Para a especialista, com o grande avanço do controle epidemiológico e com a revogação das medidas restritivas impostas durante o pico da pandemia, essas demandas judiciais se tornarão cada vez menos recorrentes na Justiça do Trabalho. Ela acrescentou que, atualmente, não há nenhuma restrição ou normativo legal determinando o afastamento de empregados do grupo de risco. “As regras de restrição foram criadas para regulamentar situação temporária. Encerrando-se o estado de calamidade pública, também se encerrou a vigência dessas normas. No entanto, é possível que ainda remanesçam algumas demandas propostas à época da pandemia”, afirmou.
O portuário relatou no processo que foi impedido de trabalhar no Porto de Vitória (ES), ao completar 60 anos, em junho de 2020, mesmo sem ter nenhuma comorbidade, só podendo retornar em setembro, com o aumento da idade pela lei. Como ele havia se aposentado pelo INSS em janeiro de 2019, ficou esse período sem receber a indenização prevista na norma. A defesa do recorrente alegou que houve violação dupla de direitos: a proibição de trabalho, por motivo de idade, e o não recebimento da indenização. A ação pediu a condenação do OGMO ao pagamento dos salários que receberia no período, além de indenização por danos morais. Já a defesa do OGMO justificou no processo que tem o dever de cumprir, imediatamente, as normas impostas pelo poder público e garantir a segurança dos trabalhadores registrados em seus quadros, “sob pena de incorrer em falta grave e ser autuado pelos órgãos de fiscalização”.
Na 13ª Vara do Trabalho de Vitória (ES), o juízo entendeu que não houve discriminação, pois a MP buscou proteger pessoas que, em tese, seriam do grupo de risco. A sentença ainda registrou que o direito constitucional ao trabalho não é absoluto: havendo conflito entre dois ou mais direitos fundamentais, e não sendo possível harmonizá-los, precisa-se eleger o princípio mais relevante naquele momento - no caso, o direito à vida e à saúde da coletividade. Quanto à indenização barrada aos aposentados, o juízo entendeu que, diante da dificuldade de indenizar todos os avulsos afastados, é coerente excluir os que já tinham renda.

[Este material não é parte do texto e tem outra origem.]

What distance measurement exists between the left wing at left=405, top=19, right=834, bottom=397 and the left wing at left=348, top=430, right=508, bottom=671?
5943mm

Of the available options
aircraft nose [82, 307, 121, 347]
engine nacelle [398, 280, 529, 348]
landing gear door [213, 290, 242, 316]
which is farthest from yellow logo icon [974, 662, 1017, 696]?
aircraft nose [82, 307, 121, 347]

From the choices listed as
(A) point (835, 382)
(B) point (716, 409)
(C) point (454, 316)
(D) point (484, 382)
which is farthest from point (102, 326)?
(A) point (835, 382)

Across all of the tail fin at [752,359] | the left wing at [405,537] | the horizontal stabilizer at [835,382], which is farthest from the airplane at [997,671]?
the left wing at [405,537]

O Tribunal Regional do Trabalho da 17ª Região (ES) manteve a decisão, com o entendimento de que os atos praticados na vigência da MP 945/2020, antes da conversão em lei, continuam válidos, mesmo com a alteração posterior. Por ter feito 60 anos na vigência da medida provisória, o trabalhador não foi escalado pelo OGMO, o que voltou a ocorrer assim que a lei de conversão alterou a idade para 65 anos.